Ada Apa dengan KOIN?
Bermula dari kehangatan dan keakraban itu, siswa SDNU dan orang tuanya terasa begitu erat dalam kekeluargaan. HM. Lutfi Hamid, Ketua Komite Sekolah SDNU, menegaskan bahwa orang tua siswa merasakan kehangatan yang sangat, apalagi dibarengi doa para sesepuh dan kyai yang selalu datang setiap saat. Orang tua siswa merasa sangat senang, sangat bangga, apalagi anak-anaknya makin peduli dengan sesamanya.
Dari sinilah, lanjut Lutfi, Komite Sekolah mendapatkan saran dari para orang tua siswa untuk membuat Kotak Infak (KOIN) untuk para siswa. KOIN ini dimaksudkan agar anak-anak ketika mempunyai uang receh bisa dimasukkan KOIN. Komite Sekolah sudah sepakat kalau KOIN itu nanti digunakan untuk membantu sesama yang sedang terkena musibah. Atau untuk siswa SDNU yang sedang kesusahan, atau ada orang tua yang sedang kesulitan.
“Kita kerjasama dengan pihak sekolah. KOIN ini dimaksudkan agar para siswa di rumah mempunyai semangat berbela rasa kepada sesama. Para guru juga diminta ikut memberikan pemahaman kepada siswa bahwa KOIN agar sebagai wujud kepedulian kepada saudara yang lebih membutuhkan. Alhamdulillah, pihak sekolah ikut menyepakati. Walaupun pelaksananya tetap Komite Sekolah,” tegas Lutfi.

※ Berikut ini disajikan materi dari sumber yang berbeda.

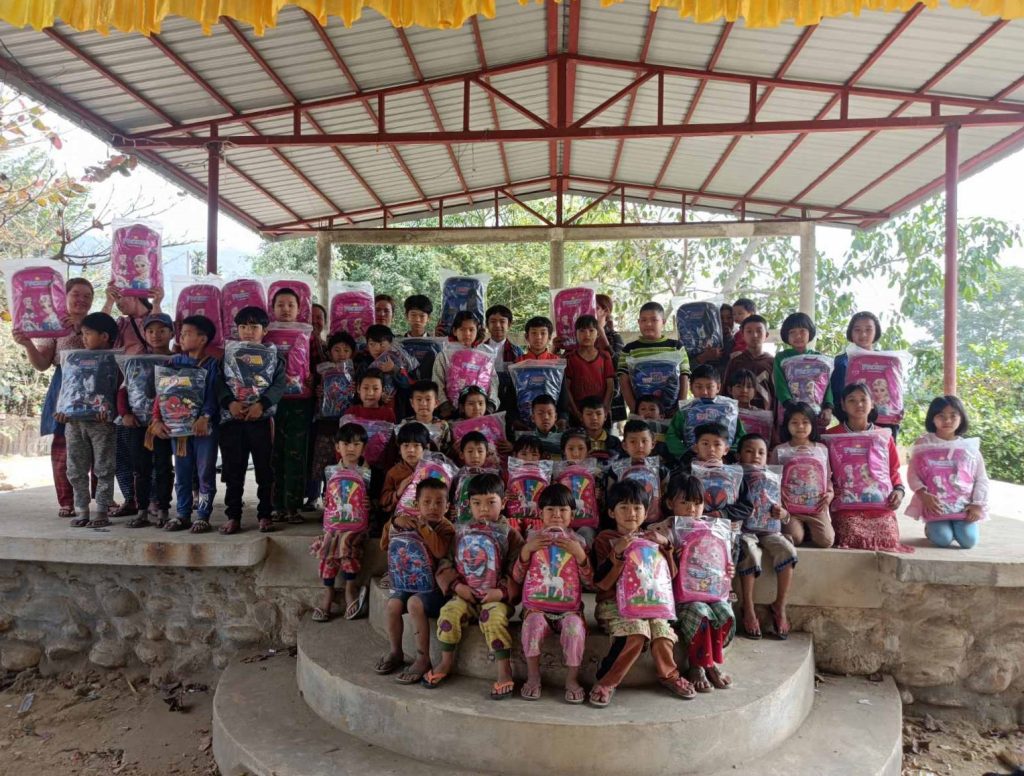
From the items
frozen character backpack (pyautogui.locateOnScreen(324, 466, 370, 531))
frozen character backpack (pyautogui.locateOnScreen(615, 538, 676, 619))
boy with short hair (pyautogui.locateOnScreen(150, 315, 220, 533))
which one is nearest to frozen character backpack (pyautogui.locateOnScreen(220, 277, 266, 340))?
boy with short hair (pyautogui.locateOnScreen(150, 315, 220, 533))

Terkait KOIN ini, Fauzan, Kepala Sekolah, menjelaskan bahwa selama program itu baik dan memberikan nilai tambah dalam membangun karakter siswa, maka pihak sekolah akan selalu mendukung. Apalagi semua itu dalam rangka membangun kepedulian dan kehangatan bagi sesama.

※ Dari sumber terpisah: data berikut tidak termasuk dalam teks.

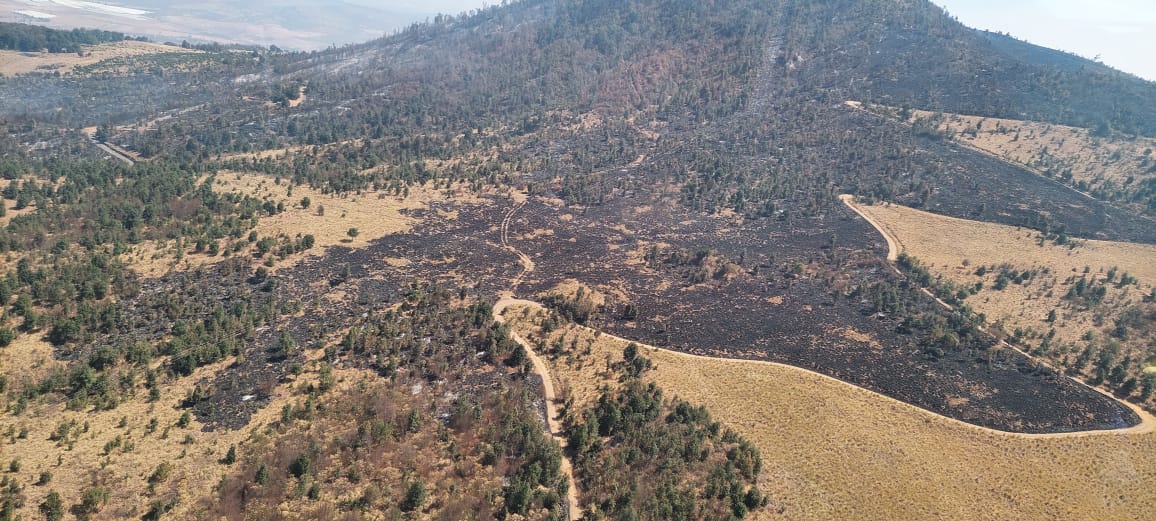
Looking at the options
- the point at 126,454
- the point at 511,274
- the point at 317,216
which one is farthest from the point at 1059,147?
the point at 126,454

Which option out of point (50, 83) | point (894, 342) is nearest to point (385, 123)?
point (50, 83)

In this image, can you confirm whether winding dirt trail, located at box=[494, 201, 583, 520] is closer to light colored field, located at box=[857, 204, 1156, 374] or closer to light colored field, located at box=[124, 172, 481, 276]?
light colored field, located at box=[124, 172, 481, 276]

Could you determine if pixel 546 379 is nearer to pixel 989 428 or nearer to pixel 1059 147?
pixel 989 428

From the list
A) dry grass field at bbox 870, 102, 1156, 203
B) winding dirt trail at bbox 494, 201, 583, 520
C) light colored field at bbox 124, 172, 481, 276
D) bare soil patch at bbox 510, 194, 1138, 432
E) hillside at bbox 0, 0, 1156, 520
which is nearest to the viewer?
winding dirt trail at bbox 494, 201, 583, 520

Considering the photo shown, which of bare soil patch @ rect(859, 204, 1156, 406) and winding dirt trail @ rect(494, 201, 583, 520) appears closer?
winding dirt trail @ rect(494, 201, 583, 520)

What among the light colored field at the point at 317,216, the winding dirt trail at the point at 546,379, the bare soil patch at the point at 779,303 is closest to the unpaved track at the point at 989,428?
the bare soil patch at the point at 779,303

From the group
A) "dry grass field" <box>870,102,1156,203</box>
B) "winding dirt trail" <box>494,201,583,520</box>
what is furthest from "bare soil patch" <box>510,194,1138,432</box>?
"dry grass field" <box>870,102,1156,203</box>

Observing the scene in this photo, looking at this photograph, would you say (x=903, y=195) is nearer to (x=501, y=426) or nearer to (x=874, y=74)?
(x=874, y=74)
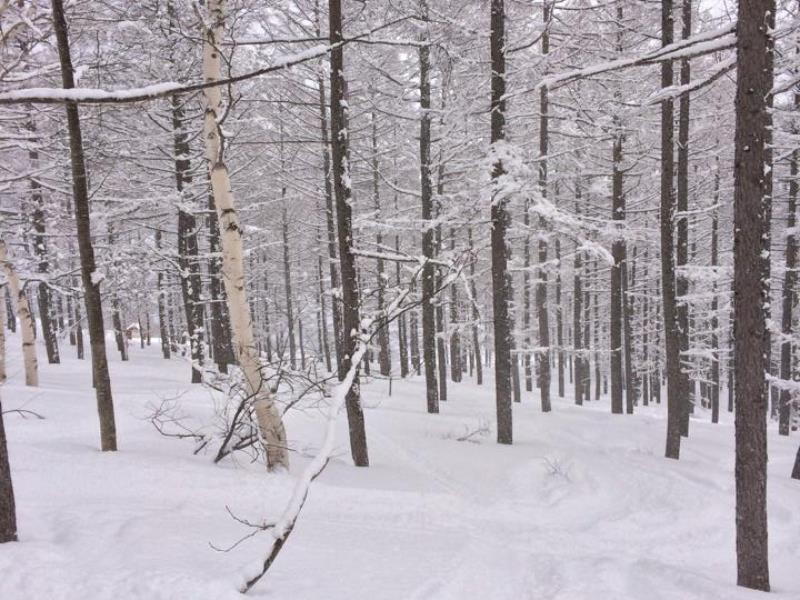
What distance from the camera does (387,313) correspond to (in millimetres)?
3967

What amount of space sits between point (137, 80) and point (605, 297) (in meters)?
26.1

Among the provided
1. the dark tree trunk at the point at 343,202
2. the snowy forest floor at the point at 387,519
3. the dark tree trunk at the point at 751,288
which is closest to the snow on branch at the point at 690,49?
the dark tree trunk at the point at 751,288

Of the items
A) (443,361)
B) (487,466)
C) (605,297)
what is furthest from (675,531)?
(605,297)

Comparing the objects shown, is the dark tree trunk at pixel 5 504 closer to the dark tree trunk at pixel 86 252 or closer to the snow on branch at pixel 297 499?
the snow on branch at pixel 297 499

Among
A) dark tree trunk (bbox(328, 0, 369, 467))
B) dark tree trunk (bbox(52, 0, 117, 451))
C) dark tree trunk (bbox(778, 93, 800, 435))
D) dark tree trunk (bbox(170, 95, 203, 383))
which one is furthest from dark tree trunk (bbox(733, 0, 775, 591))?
dark tree trunk (bbox(170, 95, 203, 383))

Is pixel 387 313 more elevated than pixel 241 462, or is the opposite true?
pixel 387 313

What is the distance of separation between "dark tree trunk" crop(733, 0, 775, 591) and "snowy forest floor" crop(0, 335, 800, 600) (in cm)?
54

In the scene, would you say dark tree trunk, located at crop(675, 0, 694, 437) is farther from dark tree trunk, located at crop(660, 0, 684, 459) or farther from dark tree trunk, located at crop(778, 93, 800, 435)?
dark tree trunk, located at crop(778, 93, 800, 435)

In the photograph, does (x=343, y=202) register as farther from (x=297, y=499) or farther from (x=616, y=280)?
(x=616, y=280)

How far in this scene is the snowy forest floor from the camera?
12.0 ft

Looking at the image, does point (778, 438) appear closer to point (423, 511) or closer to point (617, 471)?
point (617, 471)

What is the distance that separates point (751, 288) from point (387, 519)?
173 inches

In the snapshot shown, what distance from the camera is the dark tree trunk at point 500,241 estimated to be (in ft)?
32.6

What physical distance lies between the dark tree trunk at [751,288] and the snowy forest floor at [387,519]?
0.54m
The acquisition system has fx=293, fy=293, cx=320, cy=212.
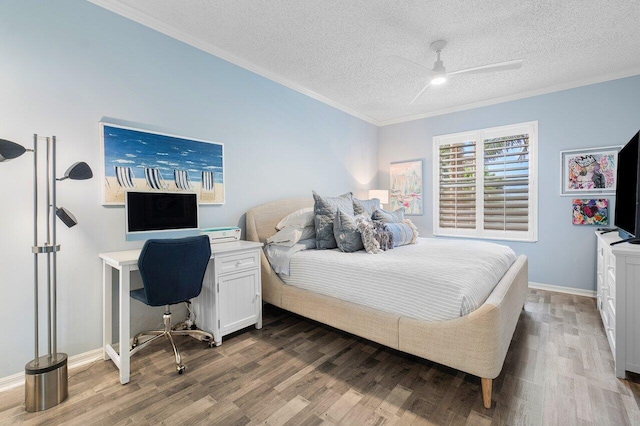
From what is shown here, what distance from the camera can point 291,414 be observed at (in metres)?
1.59

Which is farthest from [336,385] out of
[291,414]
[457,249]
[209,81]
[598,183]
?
[598,183]

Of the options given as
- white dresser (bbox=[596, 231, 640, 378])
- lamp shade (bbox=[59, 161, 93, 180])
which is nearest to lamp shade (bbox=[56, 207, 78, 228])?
lamp shade (bbox=[59, 161, 93, 180])

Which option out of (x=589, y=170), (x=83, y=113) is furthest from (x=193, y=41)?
(x=589, y=170)

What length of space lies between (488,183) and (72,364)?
490 cm

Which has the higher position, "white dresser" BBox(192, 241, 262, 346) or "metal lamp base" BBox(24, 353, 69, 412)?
"white dresser" BBox(192, 241, 262, 346)

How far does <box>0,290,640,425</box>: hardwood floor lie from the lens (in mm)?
1560

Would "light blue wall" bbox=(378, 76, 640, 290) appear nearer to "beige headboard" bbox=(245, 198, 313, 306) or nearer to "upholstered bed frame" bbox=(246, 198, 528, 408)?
"upholstered bed frame" bbox=(246, 198, 528, 408)

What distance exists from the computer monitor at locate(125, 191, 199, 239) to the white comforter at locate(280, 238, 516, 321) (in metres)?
1.00

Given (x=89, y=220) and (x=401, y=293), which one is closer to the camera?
(x=401, y=293)

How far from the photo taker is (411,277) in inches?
76.0

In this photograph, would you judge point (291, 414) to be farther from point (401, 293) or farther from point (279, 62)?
point (279, 62)

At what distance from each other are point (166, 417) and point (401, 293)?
1524 millimetres

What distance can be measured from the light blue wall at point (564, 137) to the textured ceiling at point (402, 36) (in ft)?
0.65

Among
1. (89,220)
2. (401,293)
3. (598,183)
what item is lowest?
(401,293)
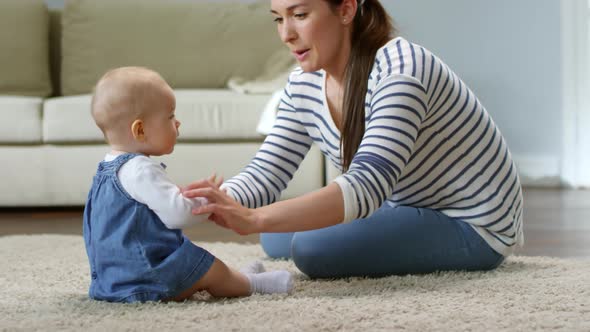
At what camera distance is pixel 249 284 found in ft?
5.41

“Pihak sekolah bukannya tinggal diam. Para guru juga tidak mau ketinggalan untuk ikut serta meminta KOIN, agar bisa ikut berbagi dengan sesama. Jadi, para guru juga terdepan untuk ikut memasukkan uang dalam KOIN,” lanjut Fauzan.
Walaupun awalnya ide KOIN ini sederhana, kini semua orang tua siswa meminta KOIN di rumahnya. Tidak sedikit yang meminta KOIN tidak hanya satu, ada yang sampai tiga, empat dan lima. Sesuai dengan jumlah anggota keluarga masing-masing. Kehangatan dan keakraban begitu dekat antara sekolah dan rumah. Ini yang sangat membahagiakan para orang tua, karena berawal dari situlah anak-anak mempunyai semangat belajar dalam menggapai cita-cita.
“Ada rasa kekeluaragaan yang sangat besar di lingkungan SDNU. Antara orang tua dan sekolah terjalin kerjasama sangat baik. Komite Sekolah juga pro-aktif dalam menyusun program pengembangan pendidikan. Pihak sekolah sangat terbantu, karena Komite Sekolah mempunyai perhatian sangat besar bagi kelangsungan pendidikan anak-anak,” tegas Fauzan.
“KOIN ini bukan saja membangun jiwa peduli anak-anak, tetapi juga juga memupuk jiwa persatuan. Dengan KOIN ini, antar siswa merasa satu kesatuan. Kalau ada saudara atau temannya yang sakit, maka ia juga merasakan sakit yang sama. Ada kesatuan dan persatuan yang sangat kuat. Ini yang harus terus kita pupuk, sehingga di masa depan mereka akan menjadi tumpuan bangsa,” lanjut Fauzan.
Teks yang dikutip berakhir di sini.